Я встал и, ловя на себе удивленные взгляды одноклассников, пошел к выходу, прихватив сумку. Поравнявшись с учительским столом, я положил на край листок.
– Вот – написал…
– Прекрасно! – холодно кивнула Осотина.
– Аuf Wiedersehen! – за каким-то лешим промямлил я по-немецки.
– Au revoir, – ответила она, снова углубляясь в тетради.
«Ну вот и все… Значит, пацаны меня выдали… Теперь о вчерашнем знают все, милиция тоже, и за мной пришли…» – думал я, ковыляя за Свекольской.
О том, что будет дальше, я знал наперед, еще вчера вообразил последствия во всех унизительных и непоправимых подробностях. Надежда в моей душе погасла, как фитилек в лампадке Алексевны. Когда соседку в последний раз увезли на лечение, дверь ее комнаты не заперли, чтобы мы могли поливать цветы и кормить кота. Заботы о Цыгане поручили мне, я утром и вечером подливал в мисочку молоко, крошил в него ситник, добавляя для запаха колбасные шкурки, и поглядывал на лампадку под иконой: огонек, как синий лепесток, одиноко трепетал на стебельке фитиля. На третий день он погас, и тетя Шура Черугина сказала, что Алексевна умерла – сообщили из больницы.
Плетясь за Свекольской, я навсегда расставался со школой.
Прощай, прощай, дорогой коридор, казавшийся когда-то бесконечным! В первом классе во время перемены на своем четвертом, малышовом, этаже мы чинно двигались по кругу парами – мальчик – девочка, и я был счастлив, если Ольга Владимировна ставила меня рядом с Шурой.
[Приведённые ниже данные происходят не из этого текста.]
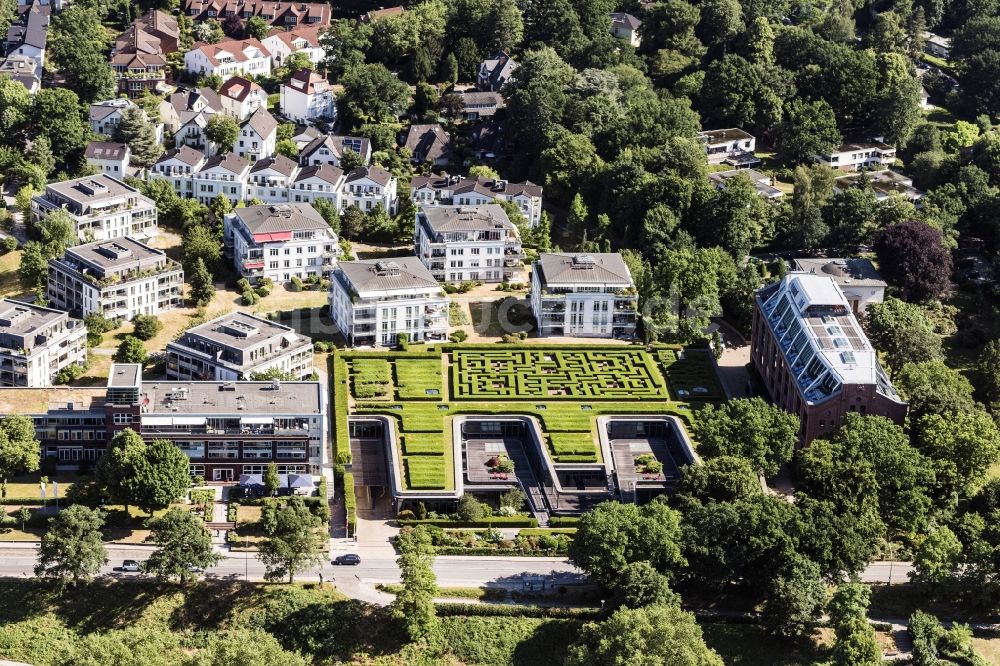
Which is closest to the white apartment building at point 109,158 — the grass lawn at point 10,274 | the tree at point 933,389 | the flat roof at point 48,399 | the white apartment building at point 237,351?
the grass lawn at point 10,274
Но это случалось редко.
Прощай, прощай, крашеный дощатый пол, ты прогибался и ходил ходуном от топота наших ног, когда мы подросли и между уроками носились как ненормальные, играя в прятки, в салки, в конный бой… К концу учебного года наши юркие подошвы протирали тебя до основы, добела, до древесных узоров, но первого сентября ты всегда встречал нас, покрашенный, пахучий, ярко-коричневый, еще до конца не просохший, и подметки, чуть прилипая, смешно щелкали при ходьбе.
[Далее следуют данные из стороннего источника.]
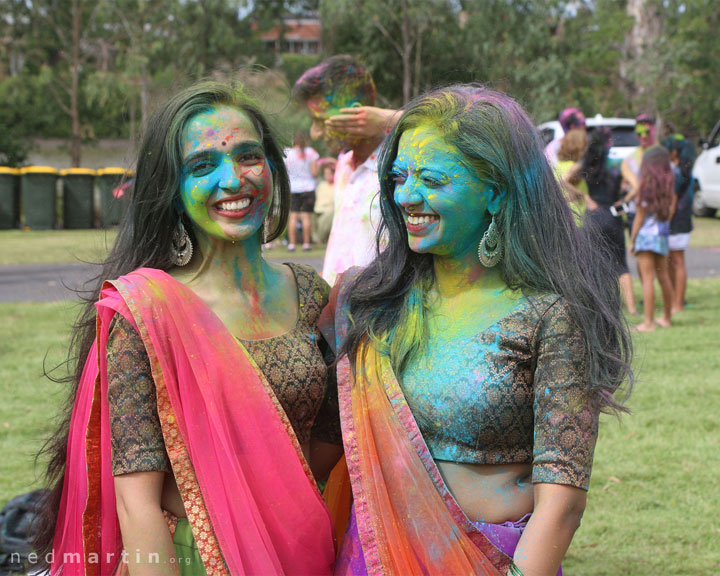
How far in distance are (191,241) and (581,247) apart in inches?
39.6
Прощайте, прощайте, широкие крапчатые подоконники! Первоклашками мы сидели на вас, болтая ногами, умещаясь в проеме чуть ли не всемером, потом вшестером, некоторое время погодя впятером, а теперь вот уже только вчетвером: растем, ширимся, раздаемся в плечах… Сколько фантиков я выиграл на ваших, подоконники, просторах, ударяя ладонью о скругленный каменный край и точно накрывая своим «Мишкой на Севере» Петькину «Красную Шапочку». А какие спортивные страсти тут кипели! «Подка!» – орал Виноград, еще не превратившийся в невозмутимого индейца. «Целка!» – ревел в ответ Воропай, еще не покрывшийся подростковыми прыщами. И молодая учительница начальных классов озиралась, розовея.
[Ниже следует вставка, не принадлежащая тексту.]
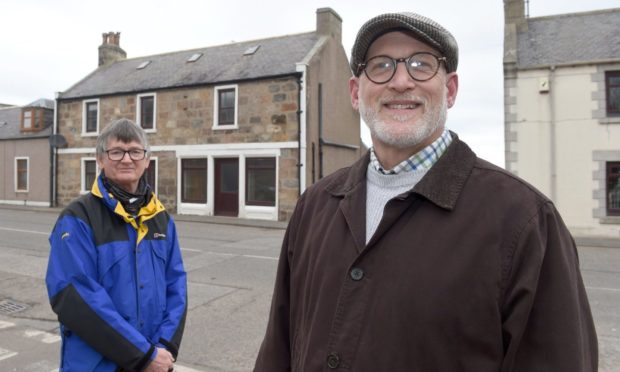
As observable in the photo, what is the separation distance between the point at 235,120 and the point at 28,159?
13.6m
Прощай, прощай, радиоузел, тесная комнатушка с загадочной черной аппаратурой! Однажды вожатый Славик, по совместительству вещавший на всю школу, подражая диктору Левитану, ушел, не заперев дверь, я из озорства проник внутрь, взял в руки большой микрофон со змеящимся проводом и громко мяукнул в сетчатое жерло. Потом, как в мультфильме, все спрашивали друг у друга: «Кто сказал “мяу”?» Возмущенный Булыгин решил провести дознание, начал ходить по классам и под честное октябрятское или пионерское слово спрашивал каждого: «Ты или не ты?» Он уже заканчивал проверку 3 «А», подбираясь к нам. Я трепетал, зная, что не смогу соврать, когда у меня на лацкане светился звездочка с личиком маленького кудрявого Володи Ульянова… Но тогдашний директор Ипатов отругал старшего вожатого за идиотскую инициативу и посоветовал впредь запирать радиоузел.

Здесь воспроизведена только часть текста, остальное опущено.